■ Textabschnitt ■
Vorwissenschaftliche
Arbeiten als große Chance für eine „Matura neu“
Wissenschaftsminister Karlheinz Töchterle hat „Angst vor der
‚copy-paste‘-Teilmatura“ und kritisiert damit die für alle Maturanten
vorgesehene „vorwissenschaftliche Arbeit“
(DER STANDARD, 4./5. August 2012). Dabei sprechen gerade jene Argumente für
eine Maturareform, die er in seinem Kommentar anspricht, für die vorwissenschaftliche
Arbeit (VWA).
Erstens hat in dieser rund 30-seitigen Arbeit ein Schüler
die Möglichkeit, seine individuellen Fähigkeiten zu entfalten und persönliche Interessensgebiete
ins Spiel zu bringen. Dies kann ein Erproben und Austesten für eine künftige
Wahl des weiteren Ausbildungs- und Berufsweges sein. Schulspezifische
Schwerpunktsetzungen, die für den Wissenschaftsminister zu Recht bei einer
Zentralmatura zu berücksichtigen sind, können hier ihren Niederschlag finden. Es
können beispielsweise Projekte nachhaltig zum Abschluss gebracht werden, die im
Laufe der Gymnasialausbildung begonnen wurden. Mit anderen Worten: Im Kontext der
Zentralisierung bietet die VWA Raum für eine Individualisierung. Ich habe in
den vergangenen Monaten in vier sechsten Klassen an meiner Schule gemerkt, wie
breit die mögliche Themenvielfalt unter den rund 100 Schülern war. Eine „Themennot“,
die Töchterle sieht, habe ich nicht bemerkt.

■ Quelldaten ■

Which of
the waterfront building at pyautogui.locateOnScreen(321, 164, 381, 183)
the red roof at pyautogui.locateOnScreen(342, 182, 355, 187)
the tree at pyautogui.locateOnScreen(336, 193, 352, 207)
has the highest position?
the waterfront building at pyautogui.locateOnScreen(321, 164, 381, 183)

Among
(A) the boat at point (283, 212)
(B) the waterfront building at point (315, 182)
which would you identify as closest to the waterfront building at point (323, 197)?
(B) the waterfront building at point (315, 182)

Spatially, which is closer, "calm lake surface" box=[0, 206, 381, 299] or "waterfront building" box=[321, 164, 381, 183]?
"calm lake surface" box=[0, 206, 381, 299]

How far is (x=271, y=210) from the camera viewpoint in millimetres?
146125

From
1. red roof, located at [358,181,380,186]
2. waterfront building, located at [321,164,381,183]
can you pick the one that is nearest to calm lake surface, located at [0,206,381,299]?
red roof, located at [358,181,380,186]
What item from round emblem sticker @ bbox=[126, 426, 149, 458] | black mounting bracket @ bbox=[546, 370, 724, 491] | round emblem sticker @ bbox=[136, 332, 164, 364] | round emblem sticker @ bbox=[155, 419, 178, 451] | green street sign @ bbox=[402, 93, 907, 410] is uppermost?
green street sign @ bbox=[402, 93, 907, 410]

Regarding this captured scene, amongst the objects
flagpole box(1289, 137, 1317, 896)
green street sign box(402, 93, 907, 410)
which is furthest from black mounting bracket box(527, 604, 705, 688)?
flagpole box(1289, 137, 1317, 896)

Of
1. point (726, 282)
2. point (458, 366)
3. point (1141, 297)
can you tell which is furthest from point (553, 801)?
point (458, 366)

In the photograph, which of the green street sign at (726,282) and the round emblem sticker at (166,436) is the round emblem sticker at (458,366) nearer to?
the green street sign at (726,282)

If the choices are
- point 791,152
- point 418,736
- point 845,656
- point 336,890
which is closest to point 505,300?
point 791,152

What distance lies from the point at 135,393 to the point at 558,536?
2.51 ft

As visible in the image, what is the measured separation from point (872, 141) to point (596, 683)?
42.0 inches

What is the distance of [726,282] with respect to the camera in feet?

■ Auszuführende Schritte ■
**a.** Prüfen Sie für jede Aussage, ob sie mit dem Kommentar zur vorwissenschaftlichen Arbeit übereinstimmt, und belegen Sie Ihr Ja oder Nein mit den entscheidenden Worten des Textes: (i) Die vorwissenschaftliche Arbeit umfasst rund 30 Seiten. (ii) Im Text wird angegeben, unter den Schülern eine „Themennot“ bemerkt zu haben. (iii) Die geschilderten Beobachtungen stammen aus vier sechsten Klassen.
**b.** Ersetzen Sie in den Quelldaten von der Zeile mit „Regarding this captured“ bis zum Ende „camera“ durch „observer“, und geben Sie nur diese Zeilen ansonsten unverändert wieder.

■ Ausgearbeitete Lösungen ■
**a.**
(i) Ja: „in dieser rund 30-seitigen Arbeit“
(ii) Nein: „Eine „Themennot“, die Töchterle sieht, habe ich nicht bemerkt.“
(iii) Ja: „in vier sechsten Klassen an meiner Schule“

**b.**
Regarding this captured scene, amongst the objects
flagpole box(1289, 137, 1317, 896)
green street sign box(402, 93, 907, 410)
which is furthest from black mounting bracket box(527, 604, 705, 688)?
flagpole box(1289, 137, 1317, 896)

Of
1. point (726, 282)
2. point (458, 366)
3. point (1141, 297)
can you tell which is furthest from point (553, 801)?
point (458, 366)

In the photograph, which of the green street sign at (726,282) and the round emblem sticker at (166,436) is the round emblem sticker at (458,366) nearer to?
the green street sign at (726,282)

If the choices are
- point 791,152
- point 418,736
- point 845,656
- point 336,890
which is closest to point 505,300?
point 791,152

What distance lies from the point at 135,393 to the point at 558,536?
2.51 ft

As visible in the image, what is the measured separation from point (872, 141) to point (596, 683)?
42.0 inches

What is the distance of [726,282] with respect to the observer in feet?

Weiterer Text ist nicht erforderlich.